===== DATA LISTING =====
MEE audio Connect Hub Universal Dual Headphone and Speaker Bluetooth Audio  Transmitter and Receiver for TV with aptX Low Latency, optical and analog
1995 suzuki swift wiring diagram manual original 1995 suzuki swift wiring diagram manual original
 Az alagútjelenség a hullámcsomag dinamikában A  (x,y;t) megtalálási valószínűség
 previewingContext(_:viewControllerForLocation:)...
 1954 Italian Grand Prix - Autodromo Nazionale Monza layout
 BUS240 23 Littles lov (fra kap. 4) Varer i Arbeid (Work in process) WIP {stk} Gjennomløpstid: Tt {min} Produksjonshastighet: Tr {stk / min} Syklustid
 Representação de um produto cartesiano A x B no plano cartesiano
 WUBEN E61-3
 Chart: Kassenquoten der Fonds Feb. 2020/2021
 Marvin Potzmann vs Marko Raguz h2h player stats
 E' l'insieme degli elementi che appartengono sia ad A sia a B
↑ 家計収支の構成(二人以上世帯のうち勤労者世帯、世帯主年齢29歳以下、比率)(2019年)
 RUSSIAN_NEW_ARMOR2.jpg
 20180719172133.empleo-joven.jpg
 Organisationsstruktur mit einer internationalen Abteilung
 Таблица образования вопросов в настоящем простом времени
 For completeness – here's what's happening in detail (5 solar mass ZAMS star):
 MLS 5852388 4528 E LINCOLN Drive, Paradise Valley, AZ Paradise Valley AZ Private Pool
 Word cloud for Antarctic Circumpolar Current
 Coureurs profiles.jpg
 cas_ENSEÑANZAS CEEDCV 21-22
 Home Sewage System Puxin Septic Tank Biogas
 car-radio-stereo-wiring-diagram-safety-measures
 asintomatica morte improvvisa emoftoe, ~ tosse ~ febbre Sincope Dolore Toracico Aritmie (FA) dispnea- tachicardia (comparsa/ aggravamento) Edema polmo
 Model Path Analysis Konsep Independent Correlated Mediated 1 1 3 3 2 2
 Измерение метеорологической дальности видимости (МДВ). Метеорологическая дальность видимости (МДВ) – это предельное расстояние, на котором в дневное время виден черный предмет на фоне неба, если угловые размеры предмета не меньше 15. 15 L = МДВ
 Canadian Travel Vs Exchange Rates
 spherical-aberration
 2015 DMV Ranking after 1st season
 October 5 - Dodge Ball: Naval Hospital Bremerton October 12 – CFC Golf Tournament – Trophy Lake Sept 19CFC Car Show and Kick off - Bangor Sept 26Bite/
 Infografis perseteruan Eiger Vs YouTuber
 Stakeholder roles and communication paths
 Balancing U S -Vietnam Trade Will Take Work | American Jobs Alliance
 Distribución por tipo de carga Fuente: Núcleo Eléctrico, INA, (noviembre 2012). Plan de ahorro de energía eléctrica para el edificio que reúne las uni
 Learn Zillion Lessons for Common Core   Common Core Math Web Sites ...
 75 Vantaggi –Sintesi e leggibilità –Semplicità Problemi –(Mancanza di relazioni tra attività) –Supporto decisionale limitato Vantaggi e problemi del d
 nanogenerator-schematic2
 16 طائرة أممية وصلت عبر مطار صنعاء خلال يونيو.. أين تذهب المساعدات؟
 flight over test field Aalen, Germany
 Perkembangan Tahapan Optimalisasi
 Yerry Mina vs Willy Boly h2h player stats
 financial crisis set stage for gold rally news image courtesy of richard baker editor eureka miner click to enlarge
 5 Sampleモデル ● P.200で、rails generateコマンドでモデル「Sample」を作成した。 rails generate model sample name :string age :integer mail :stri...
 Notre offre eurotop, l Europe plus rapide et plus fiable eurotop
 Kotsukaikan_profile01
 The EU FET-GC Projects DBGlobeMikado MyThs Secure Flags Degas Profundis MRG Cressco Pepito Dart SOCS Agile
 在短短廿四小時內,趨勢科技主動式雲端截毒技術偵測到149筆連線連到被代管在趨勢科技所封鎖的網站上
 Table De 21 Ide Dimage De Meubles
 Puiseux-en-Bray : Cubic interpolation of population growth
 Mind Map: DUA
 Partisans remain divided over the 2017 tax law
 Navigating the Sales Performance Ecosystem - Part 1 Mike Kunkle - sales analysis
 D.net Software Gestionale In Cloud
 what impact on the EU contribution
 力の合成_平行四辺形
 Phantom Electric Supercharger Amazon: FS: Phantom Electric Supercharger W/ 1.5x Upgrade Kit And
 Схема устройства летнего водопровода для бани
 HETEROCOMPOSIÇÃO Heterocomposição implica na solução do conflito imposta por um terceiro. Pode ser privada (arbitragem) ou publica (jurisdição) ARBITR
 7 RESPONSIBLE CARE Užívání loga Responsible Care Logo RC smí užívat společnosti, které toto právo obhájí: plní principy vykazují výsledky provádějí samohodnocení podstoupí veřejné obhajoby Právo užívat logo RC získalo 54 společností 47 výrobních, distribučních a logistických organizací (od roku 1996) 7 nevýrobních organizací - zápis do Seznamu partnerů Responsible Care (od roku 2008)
=====
◆ TASK PROMPT: Starting with the line that holds "Organisationsstruktur mit einer" and ending with the line that holds "car-radio-stereo-wiring-diagram-safety-measures", retype every line in the data above exactly, and nothing else.

◆ EXERCISE SOLUTION:
 Organisationsstruktur mit einer internationalen Abteilung
 Таблица образования вопросов в настоящем простом времени
 For completeness – here's what's happening in detail (5 solar mass ZAMS star):
 MLS 5852388 4528 E LINCOLN Drive, Paradise Valley, AZ Paradise Valley AZ Private Pool
 Word cloud for Antarctic Circumpolar Current
 Coureurs profiles.jpg
 cas_ENSEÑANZAS CEEDCV 21-22
 Home Sewage System Puxin Septic Tank Biogas
 car-radio-stereo-wiring-diagram-safety-measures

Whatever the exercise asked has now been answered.